The lawsuit centers on a request by Dave Workman, an editor of SAF’s online publication entitled TheGunMag.com, in April asking for documents regarding revenue generated by the tax in the first quarter.
The city estimated raking in $300,000 to $500,000 annually by taxing $25 on every gun sold and 2 cents on every bullet. However, SAF disputes those estimates and argues the city wanted to suppress gun and ammo sales in Seattle.
In response to the request, the city said it had “no responsive records,” the lawsuit says. About a month later, the city told Workman certain details regarding individual returns were not disclosable and that it had limited information since few taxpayers file quarterly.
The lawsuit says Workman filed follow up requests that excluded non-disclosable details, but those requests were denied as well.
“The public has a right to this information,” Workman said in a statement. “The citizens of Seattle and every gun owner in the state deserve to know whether the city’s revenue prediction was even remotely accurate, or way off base.”
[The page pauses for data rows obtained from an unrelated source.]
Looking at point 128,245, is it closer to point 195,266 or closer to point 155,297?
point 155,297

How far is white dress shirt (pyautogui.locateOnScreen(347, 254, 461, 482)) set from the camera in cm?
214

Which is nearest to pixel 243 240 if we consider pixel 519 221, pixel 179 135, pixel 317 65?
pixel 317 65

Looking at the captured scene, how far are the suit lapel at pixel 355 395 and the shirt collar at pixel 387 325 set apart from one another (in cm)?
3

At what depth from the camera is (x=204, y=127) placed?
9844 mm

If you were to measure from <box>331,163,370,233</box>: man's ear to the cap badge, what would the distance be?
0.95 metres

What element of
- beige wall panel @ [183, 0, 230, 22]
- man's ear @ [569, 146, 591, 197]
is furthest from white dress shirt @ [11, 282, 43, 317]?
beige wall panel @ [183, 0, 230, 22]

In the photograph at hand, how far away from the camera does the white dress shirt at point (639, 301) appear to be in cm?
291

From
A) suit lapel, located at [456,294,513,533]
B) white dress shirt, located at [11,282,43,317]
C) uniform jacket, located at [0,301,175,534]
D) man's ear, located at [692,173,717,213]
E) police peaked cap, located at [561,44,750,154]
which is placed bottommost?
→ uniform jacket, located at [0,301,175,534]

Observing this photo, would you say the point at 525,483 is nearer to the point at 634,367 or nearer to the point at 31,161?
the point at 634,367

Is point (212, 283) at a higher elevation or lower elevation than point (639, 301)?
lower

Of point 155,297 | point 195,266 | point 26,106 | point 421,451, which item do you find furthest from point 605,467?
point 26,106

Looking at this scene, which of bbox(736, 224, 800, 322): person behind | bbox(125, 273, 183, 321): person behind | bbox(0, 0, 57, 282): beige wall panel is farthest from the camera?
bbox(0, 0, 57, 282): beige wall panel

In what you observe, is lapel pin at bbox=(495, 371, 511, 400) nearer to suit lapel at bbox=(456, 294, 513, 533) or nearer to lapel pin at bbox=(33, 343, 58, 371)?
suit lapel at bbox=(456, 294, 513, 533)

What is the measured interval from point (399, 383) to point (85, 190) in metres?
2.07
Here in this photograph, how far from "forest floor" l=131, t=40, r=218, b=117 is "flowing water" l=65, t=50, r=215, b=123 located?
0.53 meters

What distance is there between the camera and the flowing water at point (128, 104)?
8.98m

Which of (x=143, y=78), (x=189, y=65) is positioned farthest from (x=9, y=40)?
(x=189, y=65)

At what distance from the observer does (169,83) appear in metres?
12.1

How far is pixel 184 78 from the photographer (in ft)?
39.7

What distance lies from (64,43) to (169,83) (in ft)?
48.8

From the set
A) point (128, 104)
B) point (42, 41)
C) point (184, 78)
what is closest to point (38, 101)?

The Seattle City Council approved the gun violence tax in August 2015 and it was implemented at the beginning of the year. Monies generated by the tax would be used to provide funding for studying gun violence and preventative efforts. Also, the law includes mandatory reporting of lost or stolen guns.
In December, a state court upheld the law after SAF alongside the National Rifle Association and National Shooting Sports Foundation filed a lawsuit challenging it. They argued the measure would hurt city gun dealers.